--- Stored dataset items ---
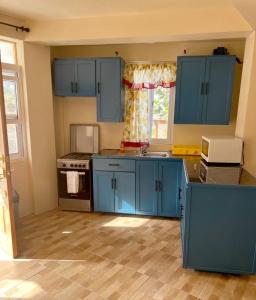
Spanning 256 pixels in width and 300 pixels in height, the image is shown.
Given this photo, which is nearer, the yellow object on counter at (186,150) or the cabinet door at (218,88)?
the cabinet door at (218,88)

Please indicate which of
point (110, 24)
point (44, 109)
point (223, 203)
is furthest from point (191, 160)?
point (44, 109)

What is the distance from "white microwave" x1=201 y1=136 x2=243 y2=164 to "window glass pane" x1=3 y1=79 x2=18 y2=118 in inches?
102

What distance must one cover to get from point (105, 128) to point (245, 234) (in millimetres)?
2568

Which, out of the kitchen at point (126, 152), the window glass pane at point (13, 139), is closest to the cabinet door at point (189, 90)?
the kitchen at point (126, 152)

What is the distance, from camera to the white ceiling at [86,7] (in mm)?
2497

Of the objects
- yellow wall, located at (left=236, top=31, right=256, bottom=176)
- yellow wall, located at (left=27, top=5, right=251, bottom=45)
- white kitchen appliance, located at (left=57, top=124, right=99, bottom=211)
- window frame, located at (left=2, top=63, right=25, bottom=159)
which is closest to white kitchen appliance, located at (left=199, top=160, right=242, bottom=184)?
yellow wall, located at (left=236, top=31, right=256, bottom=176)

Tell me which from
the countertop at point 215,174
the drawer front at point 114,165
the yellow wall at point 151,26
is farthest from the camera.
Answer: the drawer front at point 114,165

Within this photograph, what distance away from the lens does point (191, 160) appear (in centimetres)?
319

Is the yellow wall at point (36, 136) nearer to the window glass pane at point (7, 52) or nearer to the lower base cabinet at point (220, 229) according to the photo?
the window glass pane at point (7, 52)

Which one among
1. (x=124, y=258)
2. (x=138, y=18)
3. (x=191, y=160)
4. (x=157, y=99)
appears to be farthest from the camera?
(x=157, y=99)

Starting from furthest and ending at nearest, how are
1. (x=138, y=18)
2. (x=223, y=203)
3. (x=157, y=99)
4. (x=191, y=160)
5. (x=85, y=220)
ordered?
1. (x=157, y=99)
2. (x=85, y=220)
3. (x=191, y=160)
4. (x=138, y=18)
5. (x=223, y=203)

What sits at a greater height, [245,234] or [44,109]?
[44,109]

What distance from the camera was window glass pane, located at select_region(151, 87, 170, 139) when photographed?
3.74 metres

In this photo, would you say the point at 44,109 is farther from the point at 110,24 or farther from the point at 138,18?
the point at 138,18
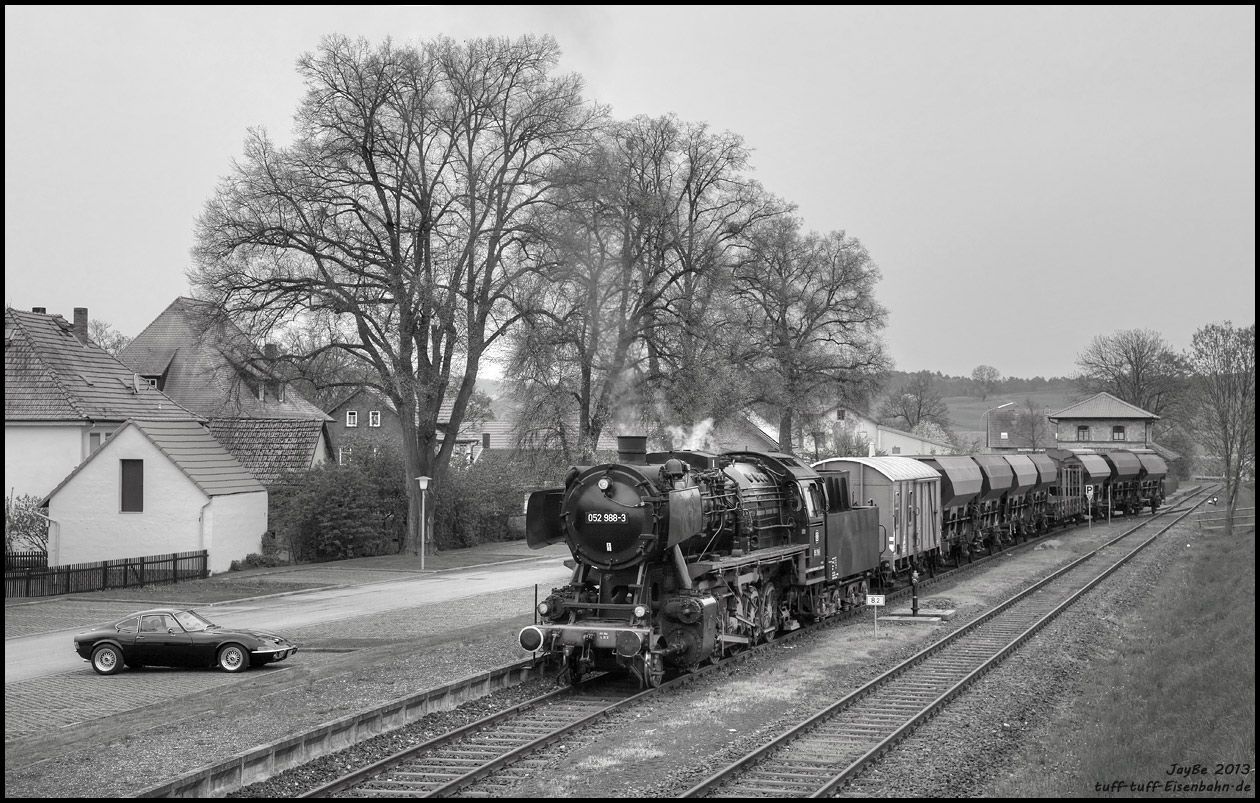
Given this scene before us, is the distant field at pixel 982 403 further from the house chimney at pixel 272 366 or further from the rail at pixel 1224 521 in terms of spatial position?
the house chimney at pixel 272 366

* * *

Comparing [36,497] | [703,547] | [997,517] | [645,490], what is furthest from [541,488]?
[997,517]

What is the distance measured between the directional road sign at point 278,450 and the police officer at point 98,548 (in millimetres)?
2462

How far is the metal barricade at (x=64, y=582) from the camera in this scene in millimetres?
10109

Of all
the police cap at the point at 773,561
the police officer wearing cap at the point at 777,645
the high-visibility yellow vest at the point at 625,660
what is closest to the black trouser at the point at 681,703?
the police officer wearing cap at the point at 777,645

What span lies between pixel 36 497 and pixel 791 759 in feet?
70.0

--- Work to be completed ---
Extract each line of the records in which the word "closest" appears.

--- Result of this task ---
Which, out of the kitchen at point (126, 152), the window glass pane at point (13, 139), is closest to the cabinet door at point (189, 90)?
which is closest to white kitchen appliance, located at (left=199, top=160, right=242, bottom=184)?
what is closest to the black trouser at the point at 681,703?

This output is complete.